Task directions >>
Rewrite the lines from the one containing "Between (838,455) and" through the last line, both included, as a Markdown table with the columns Row and Line. Number each row, and leave out blank lines.

Listed entries >>

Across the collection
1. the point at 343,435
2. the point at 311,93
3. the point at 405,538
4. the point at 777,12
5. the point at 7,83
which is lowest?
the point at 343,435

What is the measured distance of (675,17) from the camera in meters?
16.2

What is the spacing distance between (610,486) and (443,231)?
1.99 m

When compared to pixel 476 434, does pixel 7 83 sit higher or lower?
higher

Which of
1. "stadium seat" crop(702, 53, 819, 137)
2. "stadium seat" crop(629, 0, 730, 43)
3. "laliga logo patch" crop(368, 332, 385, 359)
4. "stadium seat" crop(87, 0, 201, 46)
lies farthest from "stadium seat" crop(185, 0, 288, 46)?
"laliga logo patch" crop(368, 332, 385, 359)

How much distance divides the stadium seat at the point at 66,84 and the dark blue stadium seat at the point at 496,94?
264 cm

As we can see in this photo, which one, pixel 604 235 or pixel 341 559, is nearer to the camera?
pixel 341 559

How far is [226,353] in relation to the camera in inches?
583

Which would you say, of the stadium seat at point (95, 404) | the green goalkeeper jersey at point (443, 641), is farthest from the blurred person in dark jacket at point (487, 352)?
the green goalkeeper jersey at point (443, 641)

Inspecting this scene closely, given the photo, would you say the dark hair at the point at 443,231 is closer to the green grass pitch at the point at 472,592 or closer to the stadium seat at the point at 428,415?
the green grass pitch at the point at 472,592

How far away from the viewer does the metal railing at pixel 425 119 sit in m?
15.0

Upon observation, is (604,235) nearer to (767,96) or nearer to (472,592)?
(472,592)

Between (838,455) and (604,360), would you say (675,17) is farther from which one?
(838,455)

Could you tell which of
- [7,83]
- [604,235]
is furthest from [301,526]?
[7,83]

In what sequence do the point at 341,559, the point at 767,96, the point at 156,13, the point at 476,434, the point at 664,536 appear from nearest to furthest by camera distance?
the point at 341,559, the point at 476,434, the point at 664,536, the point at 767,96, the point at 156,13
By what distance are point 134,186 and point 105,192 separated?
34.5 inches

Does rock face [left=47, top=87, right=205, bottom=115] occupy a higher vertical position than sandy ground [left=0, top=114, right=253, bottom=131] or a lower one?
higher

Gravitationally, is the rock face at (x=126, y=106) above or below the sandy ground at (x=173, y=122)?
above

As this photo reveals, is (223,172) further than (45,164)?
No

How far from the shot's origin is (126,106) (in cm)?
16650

Written answer >>
| Row | Line |
|---|---|
| 1 | Between (838,455) and (604,360), would you say (675,17) is farther from which one? |
| 2 | (838,455) |
| 3 | Could you tell which of |
| 4 | - [7,83] |
| 5 | - [604,235] |
| 6 | is furthest from [301,526]? |
| 7 | [7,83] |
| 8 | In what sequence do the point at 341,559, the point at 767,96, the point at 156,13, the point at 476,434, the point at 664,536 appear from nearest to furthest by camera distance? |
| 9 | the point at 341,559, the point at 476,434, the point at 664,536, the point at 767,96, the point at 156,13 |
| 10 | By what distance are point 134,186 and point 105,192 separated? |
| 11 | 34.5 inches |
| 12 | Does rock face [left=47, top=87, right=205, bottom=115] occupy a higher vertical position than sandy ground [left=0, top=114, right=253, bottom=131] or a lower one? |
| 13 | higher |
| 14 | Gravitationally, is the rock face at (x=126, y=106) above or below the sandy ground at (x=173, y=122)? |
| 15 | above |
| 16 | As this photo reveals, is (223,172) further than (45,164)? |
| 17 | No |
| 18 | How far from the shot's origin is (126,106) (in cm)? |
| 19 | 16650 |